Modern-day Mozarts

Masters from the cradle

I was always fascinated by stories of music prodigies: Mozart composing already at the age of five, 10-year-old Camille Saint-Saëns offering to play any of Beethoven’s 32 piano sonatas from memory as an encore at his debut public recital, or Hungarian virtuoso Georges Cziffra entering the Franz Liszt Academy at age nine, after four years performing in a traveling circus.
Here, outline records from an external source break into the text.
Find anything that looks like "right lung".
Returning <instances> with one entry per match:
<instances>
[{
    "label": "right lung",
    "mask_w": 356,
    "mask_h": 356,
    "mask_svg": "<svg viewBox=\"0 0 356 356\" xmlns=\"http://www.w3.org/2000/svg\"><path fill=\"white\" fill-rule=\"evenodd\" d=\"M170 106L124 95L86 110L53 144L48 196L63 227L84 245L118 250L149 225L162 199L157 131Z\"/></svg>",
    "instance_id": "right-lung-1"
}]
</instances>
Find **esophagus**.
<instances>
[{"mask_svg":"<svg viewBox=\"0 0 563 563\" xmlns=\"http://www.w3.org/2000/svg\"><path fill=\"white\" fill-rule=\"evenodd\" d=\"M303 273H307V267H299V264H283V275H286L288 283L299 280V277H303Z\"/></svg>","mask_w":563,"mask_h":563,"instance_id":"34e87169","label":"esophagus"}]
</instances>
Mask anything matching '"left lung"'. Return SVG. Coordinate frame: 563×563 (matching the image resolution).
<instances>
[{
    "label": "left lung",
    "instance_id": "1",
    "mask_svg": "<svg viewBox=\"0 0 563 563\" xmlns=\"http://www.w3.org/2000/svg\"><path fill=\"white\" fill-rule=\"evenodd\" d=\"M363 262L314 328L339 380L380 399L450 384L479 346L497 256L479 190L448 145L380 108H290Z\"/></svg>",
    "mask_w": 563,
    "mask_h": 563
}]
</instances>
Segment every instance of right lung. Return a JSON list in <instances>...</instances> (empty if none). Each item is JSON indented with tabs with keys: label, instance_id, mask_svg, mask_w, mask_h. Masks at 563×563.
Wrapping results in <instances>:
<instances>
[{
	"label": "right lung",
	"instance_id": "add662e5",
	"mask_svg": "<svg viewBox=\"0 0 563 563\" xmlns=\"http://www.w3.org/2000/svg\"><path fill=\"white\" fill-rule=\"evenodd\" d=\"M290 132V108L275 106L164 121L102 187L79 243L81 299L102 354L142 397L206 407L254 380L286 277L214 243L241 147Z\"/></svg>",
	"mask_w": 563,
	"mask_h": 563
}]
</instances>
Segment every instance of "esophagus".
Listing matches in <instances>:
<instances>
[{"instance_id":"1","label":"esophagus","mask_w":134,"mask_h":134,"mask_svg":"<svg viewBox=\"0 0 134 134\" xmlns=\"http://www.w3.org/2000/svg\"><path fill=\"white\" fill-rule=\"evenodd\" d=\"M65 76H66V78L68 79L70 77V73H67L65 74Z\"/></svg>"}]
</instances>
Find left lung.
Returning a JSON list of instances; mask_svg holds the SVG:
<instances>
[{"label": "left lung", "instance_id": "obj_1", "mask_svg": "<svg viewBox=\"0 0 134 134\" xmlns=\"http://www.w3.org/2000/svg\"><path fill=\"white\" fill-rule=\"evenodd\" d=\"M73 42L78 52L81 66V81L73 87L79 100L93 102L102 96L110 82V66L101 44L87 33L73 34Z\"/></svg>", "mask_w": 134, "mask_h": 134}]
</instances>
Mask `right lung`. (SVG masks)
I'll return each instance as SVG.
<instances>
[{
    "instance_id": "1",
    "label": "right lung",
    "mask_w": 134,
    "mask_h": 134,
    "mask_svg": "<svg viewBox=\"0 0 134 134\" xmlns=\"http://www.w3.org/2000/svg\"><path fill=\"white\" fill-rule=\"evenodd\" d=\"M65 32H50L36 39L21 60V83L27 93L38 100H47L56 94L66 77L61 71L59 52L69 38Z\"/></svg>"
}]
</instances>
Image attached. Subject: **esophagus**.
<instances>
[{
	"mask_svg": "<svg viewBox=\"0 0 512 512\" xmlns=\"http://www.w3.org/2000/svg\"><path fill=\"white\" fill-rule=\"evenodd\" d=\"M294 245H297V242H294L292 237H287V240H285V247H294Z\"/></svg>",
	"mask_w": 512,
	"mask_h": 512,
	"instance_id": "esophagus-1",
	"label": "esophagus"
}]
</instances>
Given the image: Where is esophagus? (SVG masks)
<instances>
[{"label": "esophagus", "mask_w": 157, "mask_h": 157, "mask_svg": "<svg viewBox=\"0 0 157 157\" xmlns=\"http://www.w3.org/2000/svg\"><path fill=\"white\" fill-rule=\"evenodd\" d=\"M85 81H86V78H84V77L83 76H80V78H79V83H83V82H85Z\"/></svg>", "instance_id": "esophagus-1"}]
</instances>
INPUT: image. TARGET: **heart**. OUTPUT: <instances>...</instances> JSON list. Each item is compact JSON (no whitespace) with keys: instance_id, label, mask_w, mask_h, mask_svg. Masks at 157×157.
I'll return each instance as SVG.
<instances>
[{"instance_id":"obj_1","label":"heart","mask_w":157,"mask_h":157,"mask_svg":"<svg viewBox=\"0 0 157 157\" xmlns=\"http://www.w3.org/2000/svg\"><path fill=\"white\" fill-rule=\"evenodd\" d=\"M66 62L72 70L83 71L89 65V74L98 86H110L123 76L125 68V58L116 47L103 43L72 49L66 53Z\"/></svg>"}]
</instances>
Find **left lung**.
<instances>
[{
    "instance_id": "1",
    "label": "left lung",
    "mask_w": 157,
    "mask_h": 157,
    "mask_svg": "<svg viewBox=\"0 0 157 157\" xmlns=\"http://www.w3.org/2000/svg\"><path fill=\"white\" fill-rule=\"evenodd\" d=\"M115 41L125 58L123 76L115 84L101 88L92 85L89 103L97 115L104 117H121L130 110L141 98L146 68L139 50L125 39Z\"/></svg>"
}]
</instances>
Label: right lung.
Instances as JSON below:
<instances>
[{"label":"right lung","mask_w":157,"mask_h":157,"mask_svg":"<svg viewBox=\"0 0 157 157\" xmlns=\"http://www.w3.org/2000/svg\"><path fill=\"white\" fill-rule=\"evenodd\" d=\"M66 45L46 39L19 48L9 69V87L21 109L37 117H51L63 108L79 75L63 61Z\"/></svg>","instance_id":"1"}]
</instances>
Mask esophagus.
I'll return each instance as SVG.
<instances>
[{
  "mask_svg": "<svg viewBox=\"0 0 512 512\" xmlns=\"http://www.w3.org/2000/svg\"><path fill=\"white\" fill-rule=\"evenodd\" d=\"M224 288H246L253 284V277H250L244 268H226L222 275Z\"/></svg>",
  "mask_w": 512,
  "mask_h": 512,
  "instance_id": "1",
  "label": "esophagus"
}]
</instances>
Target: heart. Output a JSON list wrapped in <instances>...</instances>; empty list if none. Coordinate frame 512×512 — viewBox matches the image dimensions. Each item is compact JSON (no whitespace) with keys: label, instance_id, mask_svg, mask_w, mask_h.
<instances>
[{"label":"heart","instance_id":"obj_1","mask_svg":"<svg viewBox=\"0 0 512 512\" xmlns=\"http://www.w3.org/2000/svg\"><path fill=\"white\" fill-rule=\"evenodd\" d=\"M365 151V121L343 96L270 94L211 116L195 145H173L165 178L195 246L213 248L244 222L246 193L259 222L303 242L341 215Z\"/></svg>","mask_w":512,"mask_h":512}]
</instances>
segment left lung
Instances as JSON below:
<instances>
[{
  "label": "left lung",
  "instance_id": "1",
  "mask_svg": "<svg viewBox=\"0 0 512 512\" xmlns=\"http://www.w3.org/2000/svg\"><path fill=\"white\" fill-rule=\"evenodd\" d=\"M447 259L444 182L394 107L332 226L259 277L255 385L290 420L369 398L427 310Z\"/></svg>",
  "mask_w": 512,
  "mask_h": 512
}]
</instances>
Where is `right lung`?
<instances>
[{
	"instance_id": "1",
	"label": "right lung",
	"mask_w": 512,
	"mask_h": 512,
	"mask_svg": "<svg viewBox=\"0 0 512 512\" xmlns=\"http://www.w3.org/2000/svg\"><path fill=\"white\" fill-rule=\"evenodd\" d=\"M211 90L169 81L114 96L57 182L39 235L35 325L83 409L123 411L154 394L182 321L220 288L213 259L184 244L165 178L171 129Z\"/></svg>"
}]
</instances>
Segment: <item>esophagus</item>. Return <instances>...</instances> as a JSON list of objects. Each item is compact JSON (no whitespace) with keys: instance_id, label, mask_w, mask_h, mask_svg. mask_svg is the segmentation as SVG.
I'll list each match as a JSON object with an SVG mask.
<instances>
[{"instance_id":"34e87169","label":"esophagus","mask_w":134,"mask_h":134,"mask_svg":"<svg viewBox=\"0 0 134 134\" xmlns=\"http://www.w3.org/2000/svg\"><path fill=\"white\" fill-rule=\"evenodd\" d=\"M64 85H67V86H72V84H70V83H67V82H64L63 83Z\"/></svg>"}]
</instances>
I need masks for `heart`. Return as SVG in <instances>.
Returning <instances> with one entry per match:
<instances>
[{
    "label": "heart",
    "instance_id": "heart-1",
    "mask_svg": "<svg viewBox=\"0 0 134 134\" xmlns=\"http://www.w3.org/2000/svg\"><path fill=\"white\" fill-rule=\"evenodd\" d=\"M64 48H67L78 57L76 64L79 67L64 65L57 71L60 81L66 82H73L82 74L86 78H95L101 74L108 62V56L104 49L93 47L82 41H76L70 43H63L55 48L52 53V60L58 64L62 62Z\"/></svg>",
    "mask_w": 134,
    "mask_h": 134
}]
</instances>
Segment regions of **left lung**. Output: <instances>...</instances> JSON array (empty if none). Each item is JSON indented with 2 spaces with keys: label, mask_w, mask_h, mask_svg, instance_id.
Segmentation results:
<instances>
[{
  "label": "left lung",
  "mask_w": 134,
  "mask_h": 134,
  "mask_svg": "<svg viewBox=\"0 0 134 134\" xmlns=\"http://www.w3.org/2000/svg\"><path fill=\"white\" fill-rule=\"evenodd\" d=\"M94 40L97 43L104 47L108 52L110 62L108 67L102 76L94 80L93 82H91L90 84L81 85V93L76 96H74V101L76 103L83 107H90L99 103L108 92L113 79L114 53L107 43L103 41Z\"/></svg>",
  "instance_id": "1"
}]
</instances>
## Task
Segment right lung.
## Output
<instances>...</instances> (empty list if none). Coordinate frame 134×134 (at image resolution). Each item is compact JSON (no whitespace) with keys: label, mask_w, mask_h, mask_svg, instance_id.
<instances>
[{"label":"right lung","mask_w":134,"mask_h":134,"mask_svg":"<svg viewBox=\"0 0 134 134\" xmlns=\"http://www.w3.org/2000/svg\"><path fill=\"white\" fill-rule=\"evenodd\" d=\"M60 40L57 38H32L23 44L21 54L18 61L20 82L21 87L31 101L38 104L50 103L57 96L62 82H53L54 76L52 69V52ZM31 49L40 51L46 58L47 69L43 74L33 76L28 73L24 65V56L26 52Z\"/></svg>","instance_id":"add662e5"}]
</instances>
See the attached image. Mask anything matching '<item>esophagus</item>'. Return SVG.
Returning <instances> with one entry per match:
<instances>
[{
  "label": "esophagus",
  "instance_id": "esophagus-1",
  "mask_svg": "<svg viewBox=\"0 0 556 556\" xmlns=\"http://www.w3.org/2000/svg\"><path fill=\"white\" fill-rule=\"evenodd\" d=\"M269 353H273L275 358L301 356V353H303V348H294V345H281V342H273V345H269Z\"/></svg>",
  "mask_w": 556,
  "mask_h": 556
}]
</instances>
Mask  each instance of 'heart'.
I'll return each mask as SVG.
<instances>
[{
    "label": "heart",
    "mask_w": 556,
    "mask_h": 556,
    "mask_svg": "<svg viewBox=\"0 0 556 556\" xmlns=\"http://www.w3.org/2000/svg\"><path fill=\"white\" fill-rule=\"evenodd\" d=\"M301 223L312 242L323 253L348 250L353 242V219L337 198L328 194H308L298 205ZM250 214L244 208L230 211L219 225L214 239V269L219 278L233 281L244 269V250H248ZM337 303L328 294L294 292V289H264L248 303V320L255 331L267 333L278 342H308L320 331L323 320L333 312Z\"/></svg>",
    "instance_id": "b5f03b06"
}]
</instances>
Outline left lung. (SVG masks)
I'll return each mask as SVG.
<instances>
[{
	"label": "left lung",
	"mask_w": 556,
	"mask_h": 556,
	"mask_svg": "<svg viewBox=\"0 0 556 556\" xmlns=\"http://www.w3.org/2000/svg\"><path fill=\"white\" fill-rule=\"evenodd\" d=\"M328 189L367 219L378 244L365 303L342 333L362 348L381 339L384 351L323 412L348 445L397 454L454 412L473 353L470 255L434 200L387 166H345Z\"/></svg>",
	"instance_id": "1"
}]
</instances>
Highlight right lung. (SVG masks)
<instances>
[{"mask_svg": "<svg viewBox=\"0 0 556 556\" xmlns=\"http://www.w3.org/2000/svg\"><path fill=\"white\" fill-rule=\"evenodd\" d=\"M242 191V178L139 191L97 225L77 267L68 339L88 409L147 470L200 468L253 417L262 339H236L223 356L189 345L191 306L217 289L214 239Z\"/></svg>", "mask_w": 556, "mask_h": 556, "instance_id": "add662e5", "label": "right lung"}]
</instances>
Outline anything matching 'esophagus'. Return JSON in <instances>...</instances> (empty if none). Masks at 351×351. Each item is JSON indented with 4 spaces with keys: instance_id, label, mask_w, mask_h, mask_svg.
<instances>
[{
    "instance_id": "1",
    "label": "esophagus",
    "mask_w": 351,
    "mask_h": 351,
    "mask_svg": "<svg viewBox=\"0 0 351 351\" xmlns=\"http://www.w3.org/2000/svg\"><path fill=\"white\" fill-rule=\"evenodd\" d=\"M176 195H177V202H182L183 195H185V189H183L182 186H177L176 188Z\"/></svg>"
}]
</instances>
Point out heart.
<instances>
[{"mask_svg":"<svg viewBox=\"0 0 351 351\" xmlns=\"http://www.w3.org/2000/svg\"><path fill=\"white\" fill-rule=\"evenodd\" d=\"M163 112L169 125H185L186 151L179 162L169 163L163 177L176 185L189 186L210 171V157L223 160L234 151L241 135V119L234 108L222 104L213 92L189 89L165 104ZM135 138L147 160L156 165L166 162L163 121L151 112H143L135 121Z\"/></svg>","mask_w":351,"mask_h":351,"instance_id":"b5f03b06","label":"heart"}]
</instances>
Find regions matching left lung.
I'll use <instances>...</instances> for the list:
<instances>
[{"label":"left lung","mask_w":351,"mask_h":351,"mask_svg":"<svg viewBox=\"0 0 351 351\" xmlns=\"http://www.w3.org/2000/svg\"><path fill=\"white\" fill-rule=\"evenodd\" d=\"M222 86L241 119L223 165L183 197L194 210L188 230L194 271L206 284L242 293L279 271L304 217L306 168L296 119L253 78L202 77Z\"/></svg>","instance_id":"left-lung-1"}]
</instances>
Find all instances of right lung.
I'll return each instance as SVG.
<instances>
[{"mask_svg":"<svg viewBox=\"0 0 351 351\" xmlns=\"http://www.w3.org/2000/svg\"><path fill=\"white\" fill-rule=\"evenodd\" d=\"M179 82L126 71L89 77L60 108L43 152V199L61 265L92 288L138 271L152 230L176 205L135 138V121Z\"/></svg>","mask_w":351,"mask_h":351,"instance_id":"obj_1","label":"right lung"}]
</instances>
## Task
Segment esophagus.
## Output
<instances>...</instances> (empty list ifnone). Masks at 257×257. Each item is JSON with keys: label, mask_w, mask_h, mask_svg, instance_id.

Several instances of young children displaying extraordinary musical talent have been recorded in recent times. Among them one can find famous performers such as Martha Argerich, Glenn Gould, and Yehudi Menuhin, to name but a few.

The Canadian Mozart

However, the list also includes many less-known musicians whose early promising careers did not always match the expectations of their patrons and audience once they reached adulthood. One such case was Canadian pianist and composer André Mathieu (1929 – 1968). While still 7 years old, Mathieu gave a recital of his own works in Paris. His performance was received enthusiastically and critics unanimously hailed him as “Canadien Mozart”.

However, the aftermath of WWII found Mathieu a changed man and his return to Montreal was followed by alcoholism and emotional problems that led to his premature death at the age of 39.  Mathieu’s life story is explored in the film L’enfant prodige (2010) by Luc Dionne, which features much of his beautiful music performed by -also Québécois- pianist Alain Lefèvre.

Rise and fall (and rise again)

L’enfant prodige bears a close resemblance to the film Shine (1996) by Scott Hicks, which deals with the formative years of Australian concert pianist David Helfgott and his subsequent struggle with mental illness. Both films explore similar themes such as the beginnings of a promising music career, the strong influence of family on the child’s character, and the early claim to fame followed by a sudden fall.

There is, however, a crucial difference. While L’enfant prodige is the tragic story of one’s descent to alcoholism and despair, Shine is essentially a film about overcoming seemingly unsurpassable obstacles and surviving life’s misfortunes.

A great challenge even for the most phenomenal talents, no doubt.